Once upon a time before cost cutting and profit maximizing kicked working closely with cities and the private sector in communities to the curb along with safety standards, PG&E had local area managers that were ombudsmen of sorts to make sure the country’s largest for-profit utility didn’t lose touch with the people they serve.
As PG&E structured this bankruptcy as well as its last one it is clear they serve Wall Street hedge funds first and foremost and then the little investors and customers.
PG&E’s self-indulging corporate hierarchy long ago abandoned the old model of being steady and reliable in a bid to reach for 20 percent and higher returns instead of the 11.5 percent profits the state guarantees them when the CPUC blesses rate increases. Their bid to play Enron’s game crashed the utility the first time it landed in bankruptcy court. Their betrayal of public trust by being granted a public protected monopoly with guaranteed profits by letting infrastructure deteriorate to avoid spending money they could then pocket put them back in bankruptcy court.
Where was the indignation backed up with a solid threat at the State Capitol on Thursday? This is a company that irresponsibly gambled in the energy markets to deliver its ratepayers the most expensive electricity in the land, has blown up or burned down at least 10,000 homes and other structures, helped kill 130 people, wiped out thousands of families’ belongings, and intentionally plunged millions into darkness for days.

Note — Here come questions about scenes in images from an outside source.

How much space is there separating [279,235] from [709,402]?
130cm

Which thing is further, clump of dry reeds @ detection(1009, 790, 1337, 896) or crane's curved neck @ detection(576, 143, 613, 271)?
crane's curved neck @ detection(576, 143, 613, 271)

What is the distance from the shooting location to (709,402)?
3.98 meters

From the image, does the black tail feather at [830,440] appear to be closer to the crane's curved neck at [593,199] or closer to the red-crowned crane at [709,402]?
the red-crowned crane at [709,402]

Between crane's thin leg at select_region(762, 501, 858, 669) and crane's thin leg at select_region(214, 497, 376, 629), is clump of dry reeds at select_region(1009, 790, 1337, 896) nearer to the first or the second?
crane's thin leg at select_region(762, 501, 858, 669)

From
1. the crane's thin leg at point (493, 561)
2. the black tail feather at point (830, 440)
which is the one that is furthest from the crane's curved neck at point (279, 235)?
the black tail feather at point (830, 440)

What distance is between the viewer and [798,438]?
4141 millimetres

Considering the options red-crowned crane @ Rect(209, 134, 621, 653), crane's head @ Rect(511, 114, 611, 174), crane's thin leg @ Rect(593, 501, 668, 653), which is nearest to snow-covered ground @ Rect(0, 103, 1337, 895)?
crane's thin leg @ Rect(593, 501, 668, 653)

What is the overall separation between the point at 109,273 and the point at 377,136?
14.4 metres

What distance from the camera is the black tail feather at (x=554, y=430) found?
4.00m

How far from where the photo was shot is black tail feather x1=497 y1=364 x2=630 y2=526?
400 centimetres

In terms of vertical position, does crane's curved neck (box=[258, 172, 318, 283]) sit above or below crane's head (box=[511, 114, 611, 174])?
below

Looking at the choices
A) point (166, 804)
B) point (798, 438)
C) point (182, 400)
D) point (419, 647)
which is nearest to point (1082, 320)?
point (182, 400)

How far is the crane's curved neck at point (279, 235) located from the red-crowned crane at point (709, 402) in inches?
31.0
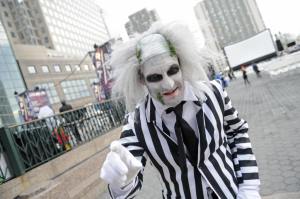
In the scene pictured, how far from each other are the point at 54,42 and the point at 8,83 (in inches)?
1471

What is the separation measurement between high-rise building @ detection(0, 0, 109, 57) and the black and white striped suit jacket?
8100cm

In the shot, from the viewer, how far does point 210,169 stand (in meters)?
1.78

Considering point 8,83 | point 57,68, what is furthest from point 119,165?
point 57,68

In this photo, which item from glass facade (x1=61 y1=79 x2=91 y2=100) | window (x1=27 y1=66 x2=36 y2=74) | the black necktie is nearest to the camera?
the black necktie

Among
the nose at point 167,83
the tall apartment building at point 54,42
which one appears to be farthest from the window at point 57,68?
the nose at point 167,83

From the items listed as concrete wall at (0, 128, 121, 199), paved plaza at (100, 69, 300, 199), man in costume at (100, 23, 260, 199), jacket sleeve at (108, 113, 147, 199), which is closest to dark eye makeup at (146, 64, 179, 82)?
man in costume at (100, 23, 260, 199)

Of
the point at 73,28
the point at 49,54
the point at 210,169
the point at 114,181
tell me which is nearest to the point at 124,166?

Yet our elected leaders weren’t enraged. They were docile as usual, probably thinking of how they appreciate PG&E’s campaign contributions and rubbing shoulders with the utility’s brass at a retreat in Hawaii.
If Sacramento isn’t going to do 16 million Californians a favor by taking over the company’s electrical service and then allowing smaller non-profit regional and/or local agencies to divvy it up into smaller and more responsive entities, they could at least make sure PG&E doesn’t profit from its wanton destruction of property and lives.
A good place to start is to make sure that extra $90 we are all going to be paying starting next year to get PG&E out of their latest mess is cutback to $79. That would reflect the cost of the safety work they are doing minus the guaranteed 11.5 percent return that is basically a profit.
If course if they do that, the hedge fund people would pull out of the bankruptcy deal, collapse the company and force the state to actually do something to address the clear and present danger PG&E poses to lives, property, and the Northern California economy. If PG&E is granted $6 billion in rate hikes to get their system they diverted money for years back up to par with SMUD and other public power providers, that is a guaranteed $660 million return for hedge fund investors.
Unlike the economic damage caused by COVID-19 and looting that will eventually fade away, the carnage PG&E creates is with us 24/7, 365 days a year.